KabarSunda.com- Gubernur Jawa Barat Dedi Mulyadi menegaskan bahwa penanganan bencana hidrometeorologi di berbagai wilayah Jawa Barat akan dilakukan secara komprehensif, dari pemulihan hingga penindakan tegas terhadap pelaku perusakan lingkungan.
Hal itu ia sampaikan menanggapi rangkaian banjir, rob, dan longsor yang terjadi dalam beberapa hari terakhir di sejumlah daerah.
“Saya sudah berkoordinasi dengan Bupati Subang untuk mengantisipasi berbagai kemungkinan. Rob sudah mulai surut, tetapi penanganan jangka panjang tetap diperlukan,” kata Dedi Mulyadi dalam video yang dikirim ke Kompas.com, Jumat (5/12/2025).
Di Cisalak, Subang, empat rumah dilaporkan terbawa arus akibat longsor yang terjadi di daerah berlereng curam dan tanah labil. Dedi memastikan seluruh warga telah dievakuasi dan rumah mereka akan diganti sekaligus direlokasi.
“Rumah-rumah itu berada di kawasan rawan longsor. Tanahnya labil dan hutan di sekitarnya sudah tidak stabil. Masyarakat sudah diungsikan, dan rumahnya akan kami ganti serta relokasi,” ujarnya.
Di Kabupaten Bandung Barat, ratusan hektare sawah terendam akibat luapan sungai. Kerugian petani menjadi perhatian khusus pemerintah provinsi.
“Pemprov Jawa Barat akan membantu proses pemulihan lahan pertanian warga,” kata Dedi.
Adapun banjir yang melanda sejumlah titik di Kabupaten Bandung disebut tidak hanya disebabkan oleh faktor cuaca, tetapi juga kerusakan lingkungan di kawasan hulu, terutama Ciwidey dan Pangalengan.

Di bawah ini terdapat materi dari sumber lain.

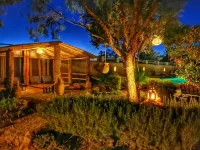 Les Jardins de Skoura Hotel di 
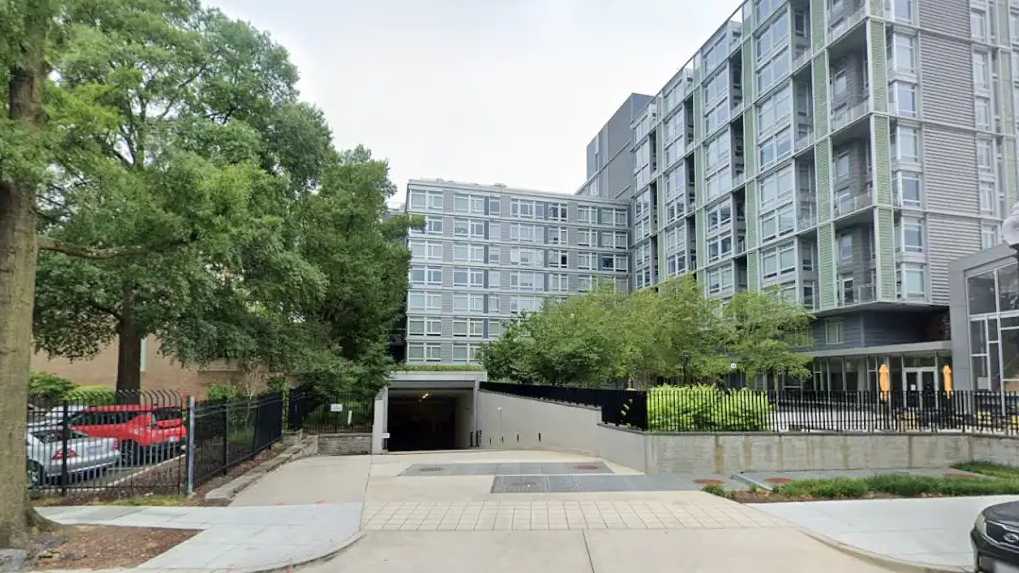 Valo Apartments Parking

Dedi menyoroti alih fungsi lahan besar-besaran yang mengubah kawasan resapan air menjadi perkebunan maupun lokasi wisata.

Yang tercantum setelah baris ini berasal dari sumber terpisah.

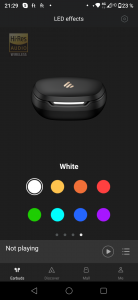 Edifier NeoBuds Pro 2 In-Ear-Bluetooth-Kopfhörer Screenshot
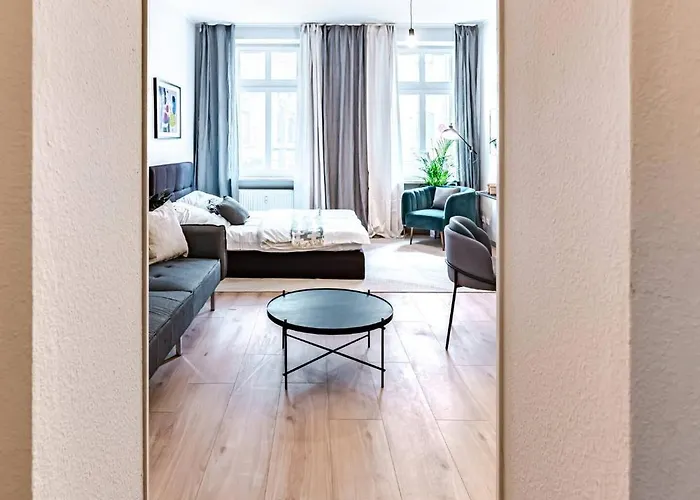 Cozy In Prenzlauer Berg * Berlin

Ia menyebut sedikitnya ada 160 hektare lahan yang dirusak oleh pelaku.
“Saya sudah ingatkan bahwa ini dampaknya. Para pelaku harus segera ditahan,” tegasnya.
Ia meminta pembangunan tempat rekreasi, vila, dan bangunan ilegal di kawasan pegunungan dihentikan.
Menurutnya, perubahan tata ruang membuat limpasan air meningkat drastis saat musim hujan.
Selain itu, masih banyak warga yang tinggal di sempadan sungai dan daerah aliran sungai (DAS), sehingga memperparah dampak banjir ketika debit air naik.
Setelah menyelesaikan penanganan banjir di wilayah Kerawang, Bekasi, Kota Bekasi, dan sebagian Bogor, Dedi menyatakan akan memusatkan perhatian pada penataan kawasan Bandung Raya pada 2026.
“Penataan ini pasti menimbulkan reaksi dan perlawanan, tapi harus dilakukan. Kalau kita ingin menyelesaikan banjir secara komprehensif, normalisasi sungai, pengerukan, perubahan tata ruang, penanaman kembali kawasan pegunungan, dan pembuatan cekungan tampungan air harus dilakukan,” ujarnya.
Ia menambahkan bahwa sejumlah cekungan alami atau danau kecil (dano) yang dahulu berfungsi sebagai penampung air kini telah berubah menjadi perumahan, sehingga perlu dilakukan kajian untuk mengembalikan daya tampung air.
Mantan Bupati Purwakarta itu memastikan seluruh jajaran BPBD Jawa Barat telah bersiaga penuh. Distribusi logistik ke wilayah terdampak juga sudah berlangsung.
“Kami mendukung penuh apa pun yang dibutuhkan masyarakat. Saya ucapkan terima kasih kepada semua pihak yang membantu,” pungkasnya.